§ Consigne: Reproduisez à l'identique le passage de l'extrait sur les blessés et les infirmières qui va de « Les soldats de » à « la divine Charité. », ces deux bornes comprises.

Les blessés racontent leur douloureuse odyssée, très simplement, ils n'ont pas un mot de reproche; ils disent: « C'est la guerre... c'est parfois embêtant! », et s'étonnent de voir qu'en les écoutant les infirmières ont des yeux pleins de larmes.

Les plaies de ces blessés sont terribles à soigner: os broyés, chair déchiquetée par la mitraille, blessures si affreuses que les cœurs les plus endurcis se contractent de douleur. Les infirmières se penchent sur ces loques humaines, leurs mains légères s'efforcent de soulager, leurs mains voudraient guérir. Hélas, souvent elles ne peuvent rien faire! Alors il y a des enfants de vingt ans qu'on est forcé d'amputer, il y en a qui meurent. Ces morts, qu'avec des soins immédiats on aurait pu empêcher, sont cruelles, les infirmières ne s'en consolent pas. Il faut, pour les éviter, que tous les dévouements continuent à s'offrir, que toutes les bonnes volontés soient employées.

Les soldats de France ne marchandent pas leur bravoure, les femmes de France ne sont pas lasses de se dévouer. Elles ont vu, depuis le commencement de la guerre, des rivalités regrettables entre des sociétés similaires, des petitesses, des mesquineries, des susceptibilités ridicules en ce temps d'épreuves, rien ne les a découragées, elles continuent à faire leur devoir simplement.

Toutes les femmes de France ont compris qu'il n'y a plus qu'une grande œuvre commune à laquelle chacun doit participer, qu'un seul sentiment: la divine Charité.

[Lignes du jeu de données]
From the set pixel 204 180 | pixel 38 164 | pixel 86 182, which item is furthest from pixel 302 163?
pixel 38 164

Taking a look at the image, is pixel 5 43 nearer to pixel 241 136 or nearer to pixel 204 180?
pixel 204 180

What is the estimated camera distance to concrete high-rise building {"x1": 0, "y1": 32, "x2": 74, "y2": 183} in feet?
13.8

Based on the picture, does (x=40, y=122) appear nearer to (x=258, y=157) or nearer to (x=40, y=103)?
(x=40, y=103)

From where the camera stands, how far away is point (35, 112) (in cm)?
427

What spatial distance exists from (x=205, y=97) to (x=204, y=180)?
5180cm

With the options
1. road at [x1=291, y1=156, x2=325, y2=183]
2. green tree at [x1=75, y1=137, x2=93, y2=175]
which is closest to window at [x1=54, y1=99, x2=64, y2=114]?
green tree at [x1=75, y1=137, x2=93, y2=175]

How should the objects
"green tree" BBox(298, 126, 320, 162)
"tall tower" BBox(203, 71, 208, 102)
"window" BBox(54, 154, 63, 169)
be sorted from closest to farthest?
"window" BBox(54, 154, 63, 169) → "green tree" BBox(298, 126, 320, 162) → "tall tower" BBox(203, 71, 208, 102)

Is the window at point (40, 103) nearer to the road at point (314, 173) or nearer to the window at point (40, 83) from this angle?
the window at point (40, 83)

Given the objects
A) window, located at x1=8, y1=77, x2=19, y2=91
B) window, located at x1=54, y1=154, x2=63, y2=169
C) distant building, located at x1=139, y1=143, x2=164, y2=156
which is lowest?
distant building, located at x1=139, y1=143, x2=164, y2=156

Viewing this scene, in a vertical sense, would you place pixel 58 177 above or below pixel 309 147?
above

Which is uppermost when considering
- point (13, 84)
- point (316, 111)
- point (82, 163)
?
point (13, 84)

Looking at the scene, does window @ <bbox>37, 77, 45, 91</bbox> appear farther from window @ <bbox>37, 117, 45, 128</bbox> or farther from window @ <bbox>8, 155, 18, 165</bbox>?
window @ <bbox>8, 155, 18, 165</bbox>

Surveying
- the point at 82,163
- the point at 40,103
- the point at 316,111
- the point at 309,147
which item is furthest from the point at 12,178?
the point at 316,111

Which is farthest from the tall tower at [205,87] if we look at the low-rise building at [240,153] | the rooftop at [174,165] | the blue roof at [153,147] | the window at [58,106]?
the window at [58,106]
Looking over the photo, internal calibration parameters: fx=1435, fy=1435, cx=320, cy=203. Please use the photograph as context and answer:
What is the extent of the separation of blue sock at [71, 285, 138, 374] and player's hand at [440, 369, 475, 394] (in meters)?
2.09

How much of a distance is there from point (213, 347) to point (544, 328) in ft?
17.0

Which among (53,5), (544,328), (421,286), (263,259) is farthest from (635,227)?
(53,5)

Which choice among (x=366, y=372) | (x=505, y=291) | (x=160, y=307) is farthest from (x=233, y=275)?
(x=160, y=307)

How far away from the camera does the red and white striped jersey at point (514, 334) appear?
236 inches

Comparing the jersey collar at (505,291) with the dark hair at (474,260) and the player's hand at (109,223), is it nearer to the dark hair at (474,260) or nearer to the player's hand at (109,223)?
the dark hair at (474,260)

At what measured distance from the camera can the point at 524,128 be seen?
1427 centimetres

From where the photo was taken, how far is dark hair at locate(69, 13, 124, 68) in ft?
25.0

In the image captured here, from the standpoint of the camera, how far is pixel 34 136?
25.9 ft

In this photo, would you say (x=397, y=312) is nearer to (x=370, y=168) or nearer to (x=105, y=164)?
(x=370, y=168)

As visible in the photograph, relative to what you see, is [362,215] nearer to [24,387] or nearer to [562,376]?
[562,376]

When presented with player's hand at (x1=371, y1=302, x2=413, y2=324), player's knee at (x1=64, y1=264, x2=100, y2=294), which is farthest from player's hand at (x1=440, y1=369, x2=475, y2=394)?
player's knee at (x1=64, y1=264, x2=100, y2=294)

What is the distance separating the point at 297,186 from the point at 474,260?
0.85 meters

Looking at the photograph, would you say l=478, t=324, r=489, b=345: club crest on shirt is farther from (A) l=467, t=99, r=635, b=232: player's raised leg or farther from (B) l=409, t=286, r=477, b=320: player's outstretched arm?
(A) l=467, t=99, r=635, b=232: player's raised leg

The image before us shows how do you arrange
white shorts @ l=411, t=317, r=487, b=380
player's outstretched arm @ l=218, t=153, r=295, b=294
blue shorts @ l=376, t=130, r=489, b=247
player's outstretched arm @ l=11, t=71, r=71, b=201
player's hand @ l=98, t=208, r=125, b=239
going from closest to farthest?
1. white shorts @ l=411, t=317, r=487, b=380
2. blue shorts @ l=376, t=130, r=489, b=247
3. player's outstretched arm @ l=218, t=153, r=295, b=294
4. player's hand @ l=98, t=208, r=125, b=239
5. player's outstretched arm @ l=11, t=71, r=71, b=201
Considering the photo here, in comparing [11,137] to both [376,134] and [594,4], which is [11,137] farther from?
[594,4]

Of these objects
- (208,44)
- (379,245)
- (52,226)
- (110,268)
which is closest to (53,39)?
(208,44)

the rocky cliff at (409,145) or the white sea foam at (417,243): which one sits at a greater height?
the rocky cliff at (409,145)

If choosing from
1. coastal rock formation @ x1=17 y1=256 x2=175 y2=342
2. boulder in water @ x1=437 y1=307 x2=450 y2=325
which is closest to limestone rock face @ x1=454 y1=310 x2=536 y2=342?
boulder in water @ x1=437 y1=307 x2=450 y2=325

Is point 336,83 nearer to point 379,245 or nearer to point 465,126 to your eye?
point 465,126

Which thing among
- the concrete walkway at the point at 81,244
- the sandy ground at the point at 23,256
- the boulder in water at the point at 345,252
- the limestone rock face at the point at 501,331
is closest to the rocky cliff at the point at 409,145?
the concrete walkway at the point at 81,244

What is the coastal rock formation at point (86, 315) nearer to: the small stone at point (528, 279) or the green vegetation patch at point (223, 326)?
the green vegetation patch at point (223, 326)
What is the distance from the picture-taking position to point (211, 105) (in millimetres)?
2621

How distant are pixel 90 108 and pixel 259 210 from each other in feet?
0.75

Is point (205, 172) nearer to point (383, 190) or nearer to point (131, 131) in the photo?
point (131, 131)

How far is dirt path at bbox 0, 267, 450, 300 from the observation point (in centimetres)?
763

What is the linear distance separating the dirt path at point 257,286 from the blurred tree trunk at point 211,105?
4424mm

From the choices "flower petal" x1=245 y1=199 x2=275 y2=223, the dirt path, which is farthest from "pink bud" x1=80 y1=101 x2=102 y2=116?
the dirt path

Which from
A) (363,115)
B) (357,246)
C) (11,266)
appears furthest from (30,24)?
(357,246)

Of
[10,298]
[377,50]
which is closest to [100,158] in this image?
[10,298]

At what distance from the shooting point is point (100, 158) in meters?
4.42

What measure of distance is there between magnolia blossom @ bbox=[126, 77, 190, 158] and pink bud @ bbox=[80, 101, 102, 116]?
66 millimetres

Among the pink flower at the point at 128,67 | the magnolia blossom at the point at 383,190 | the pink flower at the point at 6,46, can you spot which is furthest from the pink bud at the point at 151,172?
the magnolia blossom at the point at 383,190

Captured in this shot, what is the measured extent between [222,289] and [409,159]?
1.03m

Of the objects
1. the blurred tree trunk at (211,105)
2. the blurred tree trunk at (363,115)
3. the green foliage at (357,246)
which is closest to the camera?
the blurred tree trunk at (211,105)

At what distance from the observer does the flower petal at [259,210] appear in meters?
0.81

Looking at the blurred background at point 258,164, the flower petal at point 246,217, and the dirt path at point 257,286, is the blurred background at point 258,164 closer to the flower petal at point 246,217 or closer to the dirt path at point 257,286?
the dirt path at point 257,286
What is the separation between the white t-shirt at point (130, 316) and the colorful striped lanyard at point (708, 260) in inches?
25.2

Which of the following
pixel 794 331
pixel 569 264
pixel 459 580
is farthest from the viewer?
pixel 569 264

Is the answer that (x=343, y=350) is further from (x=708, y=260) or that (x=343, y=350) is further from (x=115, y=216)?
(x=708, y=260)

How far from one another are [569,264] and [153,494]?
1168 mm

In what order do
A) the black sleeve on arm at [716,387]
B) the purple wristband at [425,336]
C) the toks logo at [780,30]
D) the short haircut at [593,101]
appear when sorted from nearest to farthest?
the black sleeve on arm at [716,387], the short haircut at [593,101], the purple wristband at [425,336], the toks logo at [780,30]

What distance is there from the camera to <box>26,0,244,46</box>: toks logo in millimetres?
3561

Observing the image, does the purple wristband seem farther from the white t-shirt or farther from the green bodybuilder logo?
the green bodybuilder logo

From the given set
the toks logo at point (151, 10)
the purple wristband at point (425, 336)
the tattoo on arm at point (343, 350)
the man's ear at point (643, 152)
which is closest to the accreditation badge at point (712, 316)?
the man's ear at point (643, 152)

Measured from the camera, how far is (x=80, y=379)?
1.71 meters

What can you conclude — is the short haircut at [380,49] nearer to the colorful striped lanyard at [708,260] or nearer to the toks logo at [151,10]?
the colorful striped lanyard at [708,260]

§ Réponse:
Les soldats de France ne marchandent pas leur bravoure, les femmes de France ne sont pas lasses de se dévouer. Elles ont vu, depuis le commencement de la guerre, des rivalités regrettables entre des sociétés similaires, des petitesses, des mesquineries, des susceptibilités ridicules en ce temps d'épreuves, rien ne les a découragées, elles continuent à faire leur devoir simplement.

Toutes les femmes de France ont compris qu'il n'y a plus qu'une grande œuvre commune à laquelle chacun doit participer, qu'un seul sentiment: la divine Charité.